# HOW TO COMPLETE THIS TASK
Write out nothing except the lines running from the one containing "A: Procyon lotor (common raccoon)." to the last line of the data, exactly as they stand.

Collected data
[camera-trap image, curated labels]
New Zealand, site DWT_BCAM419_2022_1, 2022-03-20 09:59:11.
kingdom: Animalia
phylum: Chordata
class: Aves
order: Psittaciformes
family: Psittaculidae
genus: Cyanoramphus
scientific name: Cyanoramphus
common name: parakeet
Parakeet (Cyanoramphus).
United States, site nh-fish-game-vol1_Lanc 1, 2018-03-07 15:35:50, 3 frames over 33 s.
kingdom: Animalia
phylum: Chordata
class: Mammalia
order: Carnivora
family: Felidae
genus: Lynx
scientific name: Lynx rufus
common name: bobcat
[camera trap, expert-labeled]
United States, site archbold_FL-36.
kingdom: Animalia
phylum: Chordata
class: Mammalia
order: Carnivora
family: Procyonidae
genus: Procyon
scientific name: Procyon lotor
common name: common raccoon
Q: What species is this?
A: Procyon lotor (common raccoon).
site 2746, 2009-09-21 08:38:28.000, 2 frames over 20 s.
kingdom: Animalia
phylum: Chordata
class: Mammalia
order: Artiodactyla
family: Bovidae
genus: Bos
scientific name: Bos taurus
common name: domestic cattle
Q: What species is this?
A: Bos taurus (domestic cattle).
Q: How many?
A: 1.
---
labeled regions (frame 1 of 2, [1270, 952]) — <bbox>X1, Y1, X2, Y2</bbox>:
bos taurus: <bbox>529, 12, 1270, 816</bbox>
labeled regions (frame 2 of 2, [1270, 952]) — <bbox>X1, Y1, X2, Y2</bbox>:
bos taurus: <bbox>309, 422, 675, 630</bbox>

# RESULT OF THE TASK
A: Procyon lotor (common raccoon).
site 2746, 2009-09-21 08:38:28.000, 2 frames over 20 s.
kingdom: Animalia
phylum: Chordata
class: Mammalia
order: Artiodactyla
family: Bovidae
genus: Bos
scientific name: Bos taurus
common name: domestic cattle
Q: What species is this?
A: Bos taurus (domestic cattle).
Q: How many?
A: 1.
---
labeled regions (frame 1 of 2, [1270, 952]) — <bbox>X1, Y1, X2, Y2</bbox>:
bos taurus: <bbox>529, 12, 1270, 816</bbox>
labeled regions (frame 2 of 2, [1270, 952]) — <bbox>X1, Y1, X2, Y2</bbox>:
bos taurus: <bbox>309, 422, 675, 630</bbox>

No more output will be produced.